▶ _EXERCISE OBJECTIVE_: From the line with "25kv ac system" to the line with "Indonezija. 1964 m. 50 senų. UNC", retype each line exactly as it stands in the records below, but skip the pictures.

(Scraped caption text data)
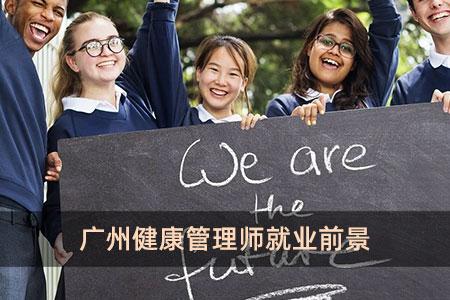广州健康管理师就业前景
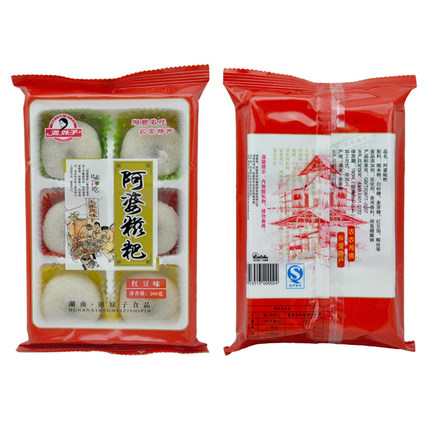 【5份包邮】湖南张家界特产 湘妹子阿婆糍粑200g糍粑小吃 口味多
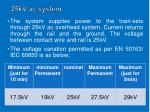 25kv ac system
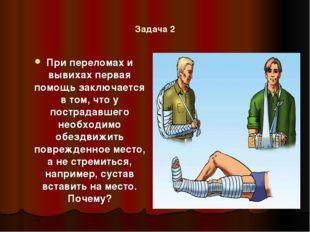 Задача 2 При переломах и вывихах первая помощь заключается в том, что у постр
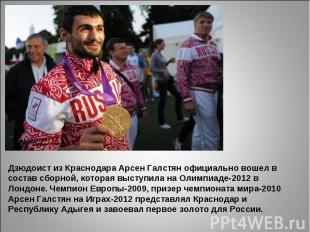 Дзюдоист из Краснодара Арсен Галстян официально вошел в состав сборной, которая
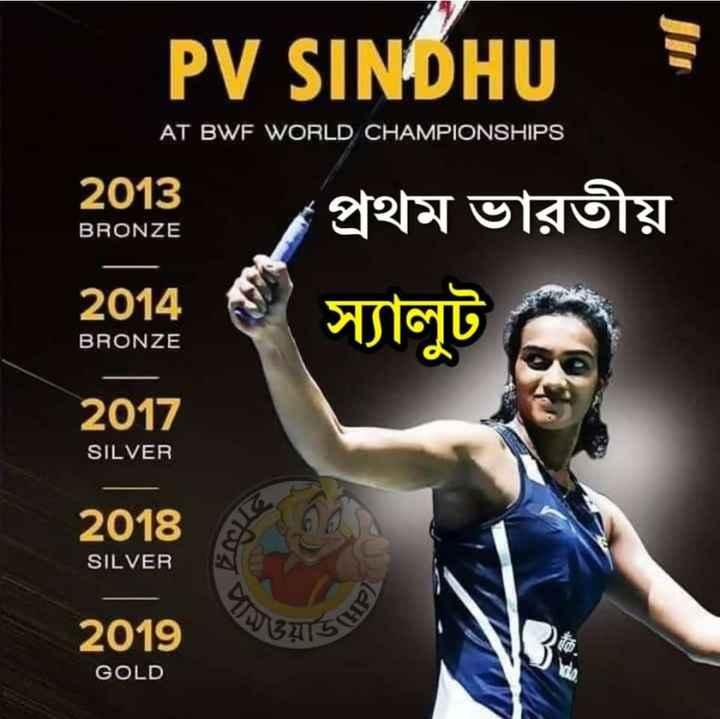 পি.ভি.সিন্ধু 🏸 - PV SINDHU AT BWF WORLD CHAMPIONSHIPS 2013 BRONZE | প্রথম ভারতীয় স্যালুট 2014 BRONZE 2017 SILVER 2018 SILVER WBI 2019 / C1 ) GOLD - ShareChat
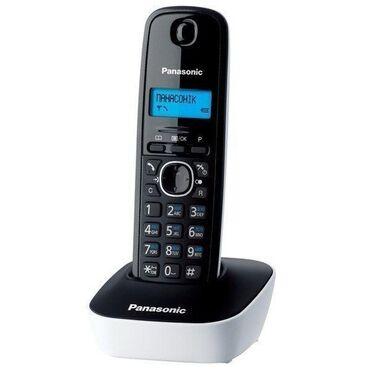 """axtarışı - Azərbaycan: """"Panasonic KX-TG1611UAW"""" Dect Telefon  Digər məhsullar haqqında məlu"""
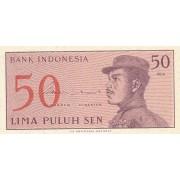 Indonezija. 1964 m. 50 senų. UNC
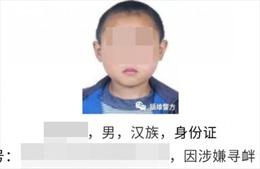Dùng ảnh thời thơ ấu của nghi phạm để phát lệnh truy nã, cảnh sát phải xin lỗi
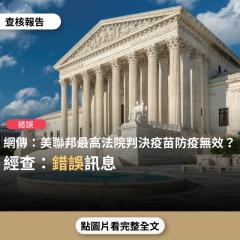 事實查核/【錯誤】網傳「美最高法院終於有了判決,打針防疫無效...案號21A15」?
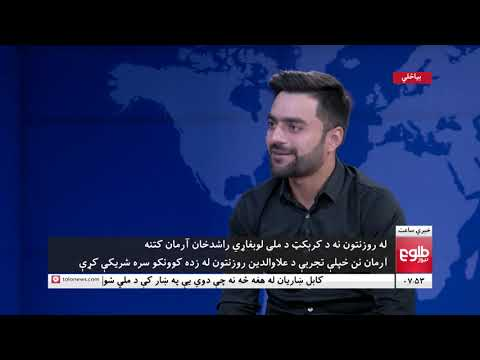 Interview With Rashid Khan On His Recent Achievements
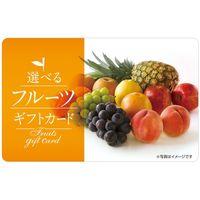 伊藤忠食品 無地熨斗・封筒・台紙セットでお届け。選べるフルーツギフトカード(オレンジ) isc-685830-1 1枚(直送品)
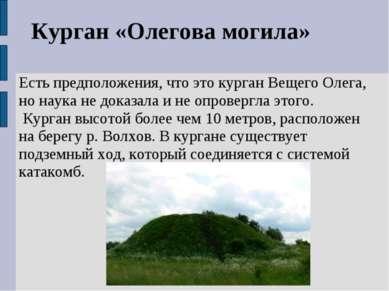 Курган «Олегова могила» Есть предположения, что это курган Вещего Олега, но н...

▶ _WRITTEN RESPONSE_:
 25kv ac system
 Задача 2 При переломах и вывихах первая помощь заключается в том, что у постр
 Дзюдоист из Краснодара Арсен Галстян официально вошел в состав сборной, которая
 পি.ভি.সিন্ধু 🏸 - PV SINDHU AT BWF WORLD CHAMPIONSHIPS 2013 BRONZE | প্রথম ভারতীয় স্যালুট 2014 BRONZE 2017 SILVER 2018 SILVER WBI 2019 / C1 ) GOLD - ShareChat
 """axtarışı - Azərbaycan: """"Panasonic KX-TG1611UAW"""" Dect Telefon  Digər məhsullar haqqında məlu"""
 Indonezija. 1964 m. 50 senų. UNC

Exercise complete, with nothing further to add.